**GIVEN PASSAGE:**
>>>>>
The Institute for Fiscal Studies – respected and impartial – confirms the mess that universal credit is in, and its disproportionately damaging effects on those families least able to cope with delayed payments and rent arrears. For people with jobs and overdrafts, the notion that anyone can be plunged into a crisis for the sake of a few hundred pounds is, luckily for them, unimaginable.

The main reasons for people needing emergency food are benefits which consistently fail to cover the cost of living, and delays or changes to benefits being paid. The charity believes ending the five-week wait for a first universal credit payment should be the government’s first priority to help create a future without food banks. That is surely correct, and a simple change to make.

For now, going short because of the design of universal credit or errors in its calculation is a terrifying reality for too many, and the young are suffering most.
<<<<<
**CHECK YOUR UNDERSTANDING:**
(A) Reproduce the universal credit passage word for word, from "The Institute for" down to "change to make.".
(B) In the universal credit passage, what does the charity believe should be the government's first priority?

**GIVEN INFORMATION:**
>>>>>
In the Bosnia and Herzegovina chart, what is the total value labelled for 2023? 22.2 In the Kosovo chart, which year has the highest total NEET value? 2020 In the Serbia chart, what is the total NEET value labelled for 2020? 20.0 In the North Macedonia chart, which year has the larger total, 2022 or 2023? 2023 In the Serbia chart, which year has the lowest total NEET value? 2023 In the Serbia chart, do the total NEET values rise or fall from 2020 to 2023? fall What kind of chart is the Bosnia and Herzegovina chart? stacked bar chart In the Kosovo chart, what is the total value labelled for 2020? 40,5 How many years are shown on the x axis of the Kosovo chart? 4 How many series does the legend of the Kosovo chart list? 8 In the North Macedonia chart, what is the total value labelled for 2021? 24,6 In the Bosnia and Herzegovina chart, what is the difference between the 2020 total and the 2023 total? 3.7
<<<<<
**RESPONSE LIST:**
(A)
The Institute for Fiscal Studies – respected and impartial – confirms the mess that universal credit is in, and its disproportionately damaging effects on those families least able to cope with delayed payments and rent arrears. For people with jobs and overdrafts, the notion that anyone can be plunged into a crisis for the sake of a few hundred pounds is, luckily for them, unimaginable.

The main reasons for people needing emergency food are benefits which consistently fail to cover the cost of living, and delays or changes to benefits being paid. The charity believes ending the five-week wait for a first universal credit payment should be the government’s first priority to help create a future without food banks. That is surely correct, and a simple change to make.

(B) Ending the five-week wait for a first universal credit payment.